L’Algérie, qui tire la majeure partie de ses revenus des exportations d’hydrocarbures, produit actuellement quelque 80 mds de m3 de gaz par an.
Depuis que le groupe public a annoncé fin décembre avoir effectué avec succès son premier forage pilote dans la région d’In Salah, les manifestations anti-gaz de schiste se sont multipliées dans les villes du Sahara algérien.
M. Sahnoun a précisé que son groupe allait terminer dans quelques jours un deuxième puits d’exploration à Ahnet, près du premier forage déjà réalisé dans la région d’In Salah.
"Nous allons ensuite démonter les installations qui seront transportées vers un autre site d’exploration", a-t-il ajouté, sans autre précision.
M. Sahnoun a assuré que ces forages visaient uniquement à évaluer les ressources présentes dans le sous-sol du Sahara algérien. "La Sonatrach ne fera rien qui puisse être nuisible à l’environnement", a-t-il assuré.
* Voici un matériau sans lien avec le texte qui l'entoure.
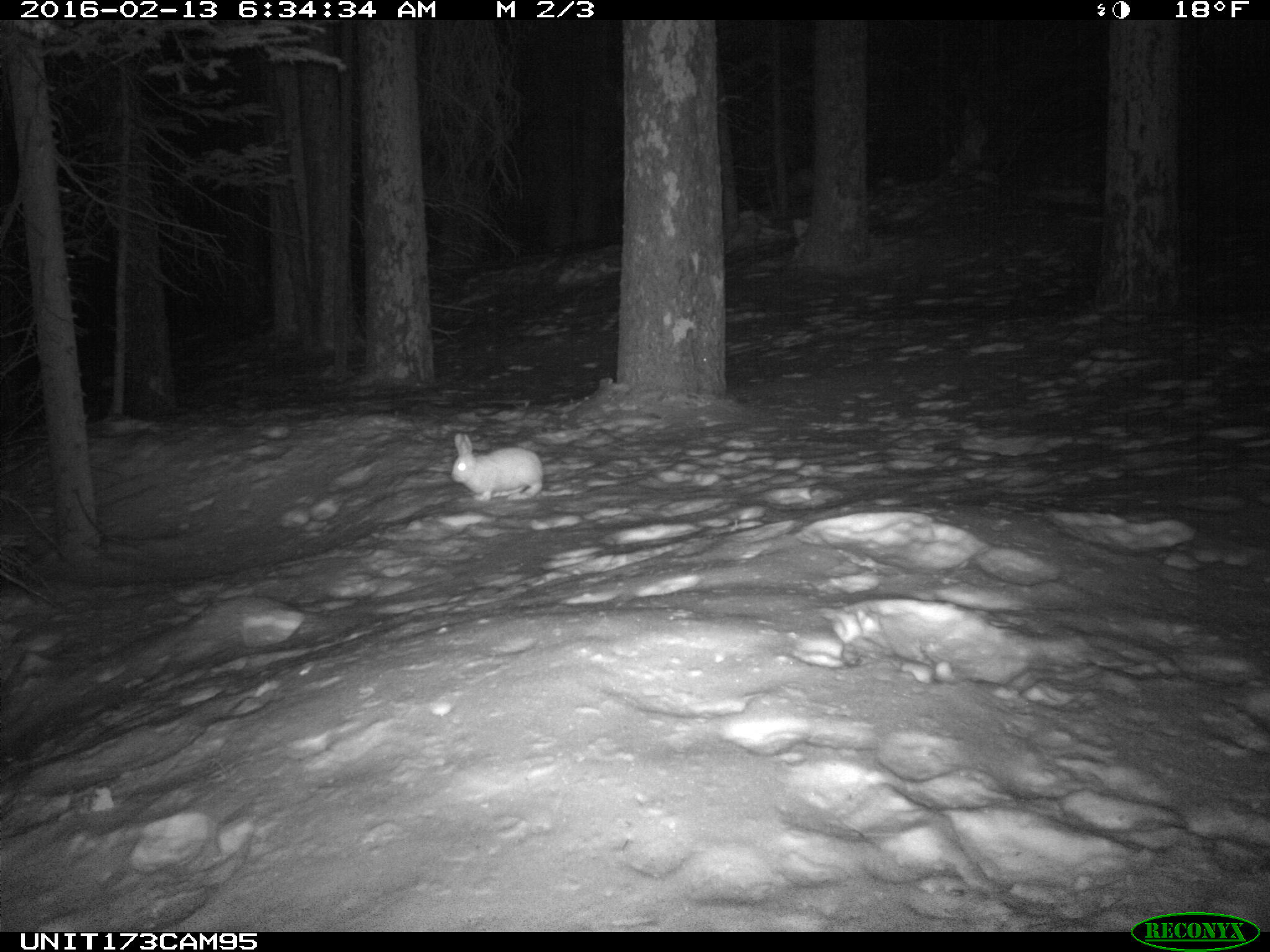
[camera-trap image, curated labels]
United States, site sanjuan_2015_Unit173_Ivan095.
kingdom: Animalia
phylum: Chordata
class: Mammalia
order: Lagomorpha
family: Leporidae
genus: Lepus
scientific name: Lepus americanus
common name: snowshoe hare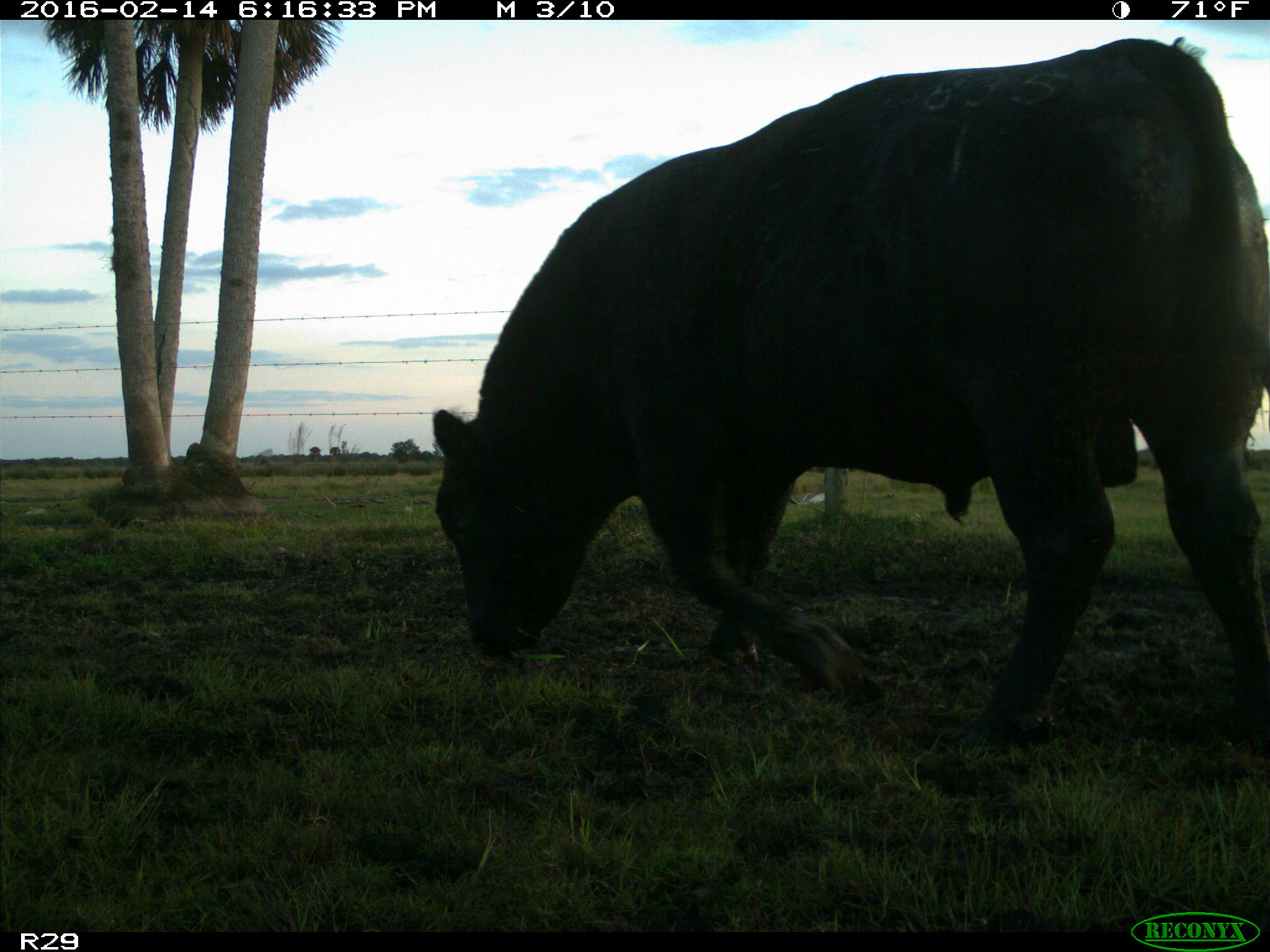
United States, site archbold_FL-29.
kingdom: Animalia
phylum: Chordata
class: Mammalia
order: Artiodactyla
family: Bovidae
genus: Bos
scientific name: Bos taurus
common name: domestic cow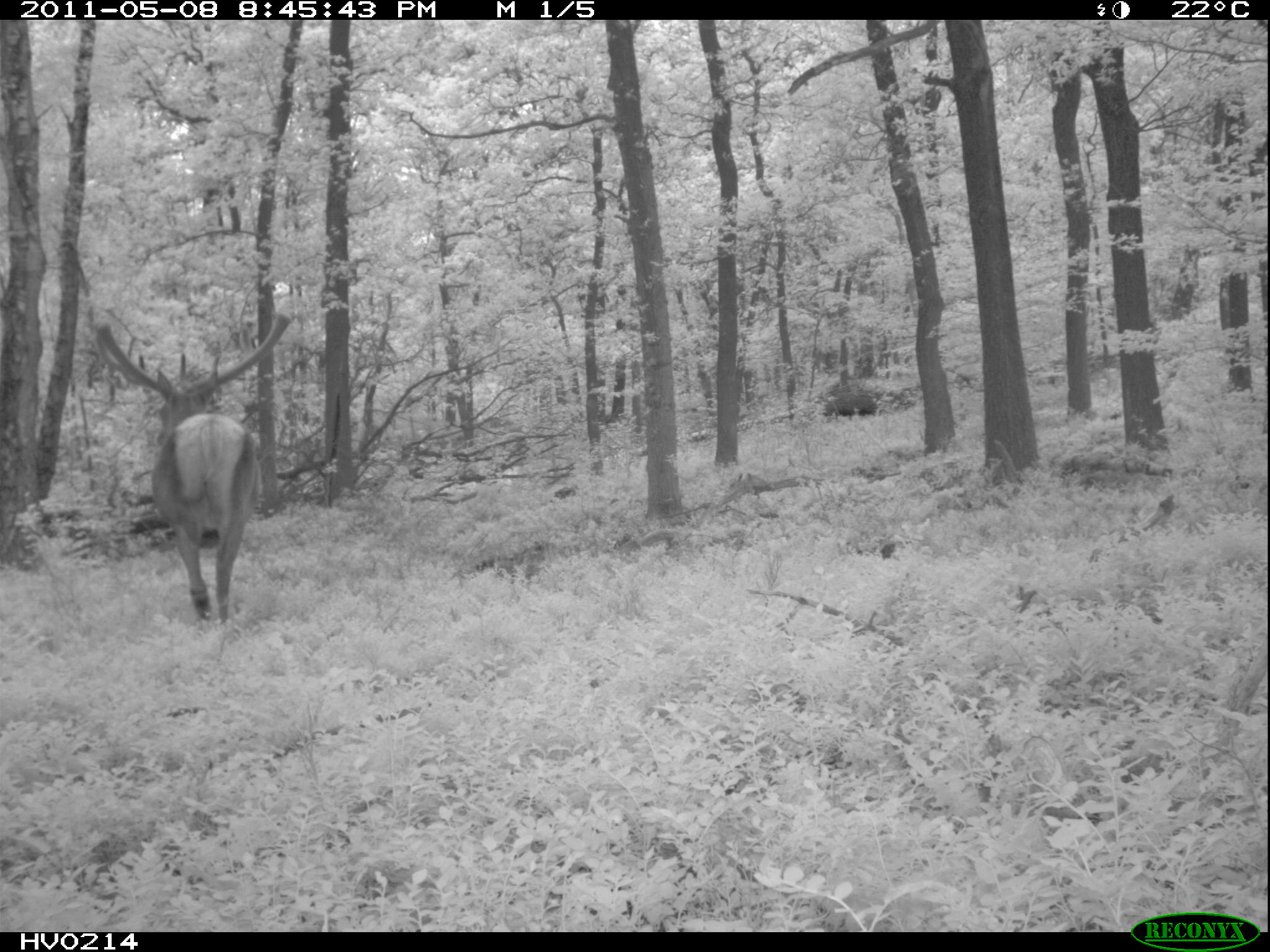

Le président algérien Abdelaziz Bouteflika avait affirmé fin janvier que les forages pilote seraient "achevés à brève échéance" mais que l’exploitation proprement dite n’était "pas encore à l’ordre du jour".
A la question de savoir si la Sonatrach coopérait avec le géant pétrolier français Total dans l’exploration du gaz de schiste, comme rapporté récemment par des médias, M. Sahnoun a répondu: "Total n’a jamais été impliqué dans l’exploration du gaz de schiste en Algérie".
"Nos partenaires sont Anadarko (USA), ENI (Italie), Shell (Anglo-néerlandais), BP (GB) et Talisman (Canada)", a-t-il précisé.
Selon des études internationales, l’Algérie possède les quatrièmes réserves mondiales récupérables de gaz de schiste, après les Etats-Unis, la Chine et l’Argentine.